Densho Digital Archive
Manzanar National Historic Site Collection
Title: James T. Johnston - William R. Johnston - Dorothy J. Whitlock Interview
Narrators: James T. Johnston, William R. Johnston, Dorothy J. Whitlock
Interviewer: Kristen Luetkemeier
Location: Sedona, Arizona
Date: April 16, 2012
Densho ID: denshovh-jjames_g-01-0012

<Begin Segment 12>

KL: We're continuing on with the interview with the Johnston family, tape two. And we were talking about some of the physical aspects of camp, remembering sandals that people would wear inside, and also the platform sandals that people would wear in the shower. And Bill mentioned you could hear those on wooden sidewalks through camp?

WJ: Of course, the area was bare...

DW: Gumbo mud.

WJ: ...gumbo mud farmland. And you couldn't walk around after it rained without some kind of sidewalk. So they built wooden sidewalks, wood's all we had to work with. Not many rocks around there...

DW: Well, around the roads.

WJ: Well, they hauled in that gravel.

DW: They hauled in the gravel for the roads.

WJ: The sidewalks down each barracks to the mess hall and to the laundry and everything, they built long runners with crosspieces of wood to make a boardwalk, and that was the sidewalks in the whole community.

DW: You go ahead and tell them the sound, that you remember the sound.

WJ: The sound was of the internees going to their several shower rooms, going down on those wooden planks, 'cause they wore thick, inch-high thick wooden clogs.

DW: [Holding up a photograph] Will this show?

WJ: They could walk down to the shower along that wooden board, clop-clop-clop-clop.

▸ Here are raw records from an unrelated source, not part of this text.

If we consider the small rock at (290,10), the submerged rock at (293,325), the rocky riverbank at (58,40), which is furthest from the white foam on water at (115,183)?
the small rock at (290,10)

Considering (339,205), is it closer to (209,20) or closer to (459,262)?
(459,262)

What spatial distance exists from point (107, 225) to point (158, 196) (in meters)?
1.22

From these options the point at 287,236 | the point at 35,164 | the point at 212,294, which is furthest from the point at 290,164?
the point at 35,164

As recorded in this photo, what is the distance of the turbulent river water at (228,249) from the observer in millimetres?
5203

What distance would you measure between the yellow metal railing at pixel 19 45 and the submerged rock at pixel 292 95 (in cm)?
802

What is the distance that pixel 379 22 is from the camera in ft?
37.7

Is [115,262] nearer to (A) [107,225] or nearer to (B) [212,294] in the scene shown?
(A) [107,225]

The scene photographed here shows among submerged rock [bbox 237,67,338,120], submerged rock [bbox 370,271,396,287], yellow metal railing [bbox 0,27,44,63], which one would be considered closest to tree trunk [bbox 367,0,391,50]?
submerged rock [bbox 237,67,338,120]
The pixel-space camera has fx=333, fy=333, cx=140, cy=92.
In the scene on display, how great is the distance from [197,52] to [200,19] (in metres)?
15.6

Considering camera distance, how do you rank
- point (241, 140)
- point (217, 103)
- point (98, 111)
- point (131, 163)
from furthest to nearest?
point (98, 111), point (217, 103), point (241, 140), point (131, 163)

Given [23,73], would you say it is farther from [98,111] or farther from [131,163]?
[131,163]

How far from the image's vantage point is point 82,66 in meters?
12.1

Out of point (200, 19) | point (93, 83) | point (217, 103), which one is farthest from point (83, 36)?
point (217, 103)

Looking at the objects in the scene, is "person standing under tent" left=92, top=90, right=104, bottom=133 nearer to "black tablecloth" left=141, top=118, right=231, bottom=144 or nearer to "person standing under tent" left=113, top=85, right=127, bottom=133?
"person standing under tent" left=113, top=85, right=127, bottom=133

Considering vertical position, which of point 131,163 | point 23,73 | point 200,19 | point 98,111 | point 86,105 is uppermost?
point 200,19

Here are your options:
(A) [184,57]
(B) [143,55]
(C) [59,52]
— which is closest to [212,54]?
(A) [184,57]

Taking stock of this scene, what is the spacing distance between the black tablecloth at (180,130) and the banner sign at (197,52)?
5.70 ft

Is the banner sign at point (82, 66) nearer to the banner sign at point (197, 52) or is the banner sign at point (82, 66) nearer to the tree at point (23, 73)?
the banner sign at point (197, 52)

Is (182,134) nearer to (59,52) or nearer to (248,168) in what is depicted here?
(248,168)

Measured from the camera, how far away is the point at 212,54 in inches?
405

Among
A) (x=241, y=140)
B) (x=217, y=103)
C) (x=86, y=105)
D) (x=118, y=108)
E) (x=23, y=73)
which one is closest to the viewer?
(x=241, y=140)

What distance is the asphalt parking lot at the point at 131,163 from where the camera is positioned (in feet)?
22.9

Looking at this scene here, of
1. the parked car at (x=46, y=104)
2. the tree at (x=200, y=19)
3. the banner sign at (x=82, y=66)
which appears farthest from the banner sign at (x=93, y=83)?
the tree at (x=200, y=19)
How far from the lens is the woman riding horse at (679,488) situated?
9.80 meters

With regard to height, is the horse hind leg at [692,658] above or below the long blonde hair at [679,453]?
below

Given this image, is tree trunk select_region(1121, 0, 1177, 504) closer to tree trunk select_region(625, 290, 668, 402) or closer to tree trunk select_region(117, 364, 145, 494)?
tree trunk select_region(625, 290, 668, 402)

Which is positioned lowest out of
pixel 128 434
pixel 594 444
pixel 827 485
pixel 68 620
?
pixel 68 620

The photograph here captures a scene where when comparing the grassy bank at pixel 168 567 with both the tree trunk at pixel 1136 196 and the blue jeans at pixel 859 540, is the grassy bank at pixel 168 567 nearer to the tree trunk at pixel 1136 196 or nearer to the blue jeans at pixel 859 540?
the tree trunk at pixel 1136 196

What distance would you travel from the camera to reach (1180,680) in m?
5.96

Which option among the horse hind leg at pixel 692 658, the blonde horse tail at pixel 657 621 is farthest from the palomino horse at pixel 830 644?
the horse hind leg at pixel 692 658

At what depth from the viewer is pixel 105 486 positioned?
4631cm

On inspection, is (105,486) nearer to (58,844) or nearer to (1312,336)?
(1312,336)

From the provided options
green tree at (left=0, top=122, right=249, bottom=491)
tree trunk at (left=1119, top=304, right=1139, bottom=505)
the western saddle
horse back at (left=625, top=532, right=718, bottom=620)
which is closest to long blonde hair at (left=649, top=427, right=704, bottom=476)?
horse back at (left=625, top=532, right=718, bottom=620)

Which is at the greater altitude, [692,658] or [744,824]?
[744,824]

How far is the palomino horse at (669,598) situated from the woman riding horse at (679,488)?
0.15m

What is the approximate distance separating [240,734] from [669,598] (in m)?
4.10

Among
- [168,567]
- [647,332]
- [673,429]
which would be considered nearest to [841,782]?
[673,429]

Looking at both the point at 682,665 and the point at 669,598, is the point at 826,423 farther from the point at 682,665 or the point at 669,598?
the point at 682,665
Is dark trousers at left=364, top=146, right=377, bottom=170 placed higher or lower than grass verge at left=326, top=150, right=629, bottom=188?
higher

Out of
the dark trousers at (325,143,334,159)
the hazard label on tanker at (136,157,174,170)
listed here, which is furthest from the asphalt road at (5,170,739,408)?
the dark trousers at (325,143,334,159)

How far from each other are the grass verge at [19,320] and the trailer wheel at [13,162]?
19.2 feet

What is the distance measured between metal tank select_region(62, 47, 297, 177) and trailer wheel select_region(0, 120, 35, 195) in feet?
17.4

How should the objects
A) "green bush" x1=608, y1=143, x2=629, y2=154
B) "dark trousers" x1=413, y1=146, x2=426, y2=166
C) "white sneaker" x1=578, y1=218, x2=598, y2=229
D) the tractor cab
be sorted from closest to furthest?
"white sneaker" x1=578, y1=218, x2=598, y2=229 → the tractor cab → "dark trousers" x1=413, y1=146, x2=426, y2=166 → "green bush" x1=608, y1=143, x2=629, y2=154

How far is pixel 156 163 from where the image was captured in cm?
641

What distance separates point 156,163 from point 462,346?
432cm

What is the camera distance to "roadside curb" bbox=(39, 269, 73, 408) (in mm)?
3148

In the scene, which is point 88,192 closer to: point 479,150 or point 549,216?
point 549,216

Quite a distinctive sound.

DW: And then various cloth, or this one looks like it's woven out of grasses, but soft ones were worn in the house, so you just left your clogs outside.

KL: Did you guys have interior plumbing in your house?

WJ: Yes. One of the perks.

DW: Well, they had a lot of bathrooms, because every little block on that map had its central section which was the showers and the mess hall and the bathroom, so you didn't have a long walk, you didn't have to go six blocks.

WJ: But it did rain, and you still had to get --

DW: You still had the weather, yeah.

JJ: You know the book Camp 9?

KL: I've heard of it, I haven't read it.

JJ: There's a good recap of the daily activities in the...

DW: Relocation camps.

JJ: Relocation camps. But that was, the Japanese people as a whole were very, very private, and very personal in their hygiene. And it was a very big deal for these women to go to communal showers and communal bathrooms. That's what they had to do, but in Camp 9 it was explaining some of the, for a shower, intimidated women would wait 'til the ungodly hours before they would bathe or go to the bathroom, but they just couldn't do anything about them.

WJ: They could have solved a lot of that if they'd put up a few partitions. But it was kind of farming days, you had the row of commodes.

KL: Were there partitions installed ever?

WJ: No, not that I know of.

DW: Not that we know of.

WJ: I never did even go in one of 'em.

DW: Well, I was in like the laundry room, mess hall, I've been in the bathrooms, and it was just kind of open. I thought that they had some dividers in the shower rooms, but I've been in colleges where they didn't have shower room dividers, so probably didn't.

WJ: I suspect they didn't. You have men and women's dressing rooms.

DW: Yeah, men's and women's, of course.

WJ: Kind of like ours, just row of commodes, row of showers.

DW: Row of showers, exactly. Dorms in college.

WJ: But that probably would have made the experience a lot less stressful for the internees if they'd had the partitions installed. The other thing I'd like to comment on is just that they put up with it, with their treatment. I mean, on the West Coast and losing their property.

DW: Losing everything.

WJ: They put up with it with awful good grace.

DW: I never... I never met a rude Japanese. I'd have to qualify that, unless you're a kid and you want to tease somebody else, but that's not rudeness, that's kids. Grace, and always welcoming smiles. What they did in their homes, you're still barracks, and you had nothing. What they invented, they actually made attractive, beautiful environments for themselves inside and outside. They planted flowers and gardens.